**Passage shown**
One way to understand the growing importance of VBM is to compare the rules and metrics of the 2013 program to those of CMS’ proposed 2016 program. The rise is stunning and reminiscent of the rapid expansion of other game-changing programs, such as meaningful use, but where the financial and reputational impacts are even greater.
The growing number of providers subject to VBM penalties
VBM penalizes providers falling into the lowest tier of quality performance among peers nationally, as determined by PQRS and other quality measures. In 2013, approximately 30,000 providers were subject to value-based payment modifier quality-performance penalties. In 2016, CMS projections and proposals taken together indicate that 1.25 million providers will be subject to such value-based payment modifier penalties, representing a 40-fold increase in the span of 4 years.
Why the growth? It’s all about regulatory change. In 2013, this quality-performance penalty only applied to groups with more than 100 providers, which opted into quality tiering, and it excluded organizations in the Medicare Shared Savings Program (MSSP), Pioneer ACO Model, or the Comprehensive Primary Care Initiative (CPCI). Furthermore, penalties were only applicable to Part B payments to physicians (MD, DO), not payments to non-physician providers (nurse practitioners, physician assistants, etc.) In 2015, CMS cast the net wider by expanding quality-performance penalties to apply to all groups down to only 10 providers in size and including participants in MSSP ACOs, Pioneer ACO Model and CPCI. For 2016, CMS is proposing that the size threshold be removed entirely such that all groups and solo physicians be subject to quality-performance penalties and that the penalties should be applied to Part B payments to non-physicians as well, not just physicians.

**Required tasks**
[a] In the passage on VBM penalties, how many providers were subject to value-based payment modifier quality-performance penalties in 2013?
[b] Reproduce the part of the passage on VBM penalties between "The growing number" and "of 4 years.", inclusive.
The rows that follow have no connection to the passage on VBM penalties.

**Data extract**
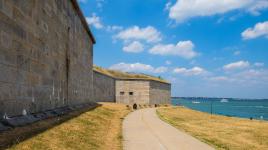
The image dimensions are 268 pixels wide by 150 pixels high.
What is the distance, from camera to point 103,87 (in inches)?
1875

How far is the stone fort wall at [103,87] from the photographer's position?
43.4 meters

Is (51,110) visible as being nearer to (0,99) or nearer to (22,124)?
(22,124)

---

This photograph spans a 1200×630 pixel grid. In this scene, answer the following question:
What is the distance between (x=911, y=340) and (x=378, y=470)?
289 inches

--

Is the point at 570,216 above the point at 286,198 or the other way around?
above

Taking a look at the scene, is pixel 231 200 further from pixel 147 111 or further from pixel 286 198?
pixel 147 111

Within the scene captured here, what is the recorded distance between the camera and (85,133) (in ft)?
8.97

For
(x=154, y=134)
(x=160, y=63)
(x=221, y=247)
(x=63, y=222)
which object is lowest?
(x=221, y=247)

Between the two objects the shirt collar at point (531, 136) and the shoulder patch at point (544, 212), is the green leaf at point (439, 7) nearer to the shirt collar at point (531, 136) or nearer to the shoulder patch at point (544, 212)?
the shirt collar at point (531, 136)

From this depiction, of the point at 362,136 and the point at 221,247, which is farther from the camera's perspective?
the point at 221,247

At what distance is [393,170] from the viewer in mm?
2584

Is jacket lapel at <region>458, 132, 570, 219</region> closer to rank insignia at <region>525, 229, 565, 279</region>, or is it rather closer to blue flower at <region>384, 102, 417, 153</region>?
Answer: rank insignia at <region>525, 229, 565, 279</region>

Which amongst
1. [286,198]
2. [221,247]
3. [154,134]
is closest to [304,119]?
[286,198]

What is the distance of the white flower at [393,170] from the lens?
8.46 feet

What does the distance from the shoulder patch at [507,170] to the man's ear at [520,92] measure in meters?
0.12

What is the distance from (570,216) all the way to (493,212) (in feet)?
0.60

**Answers by item number**
[a] Approximately 30,000 providers.

[b]
The growing number of providers subject to VBM penalties
VBM penalizes providers falling into the lowest tier of quality performance among peers nationally, as determined by PQRS and other quality measures. In 2013, approximately 30,000 providers were subject to value-based payment modifier quality-performance penalties. In 2016, CMS projections and proposals taken together indicate that 1.25 million providers will be subject to such value-based payment modifier penalties, representing a 40-fold increase in the span of 4 years.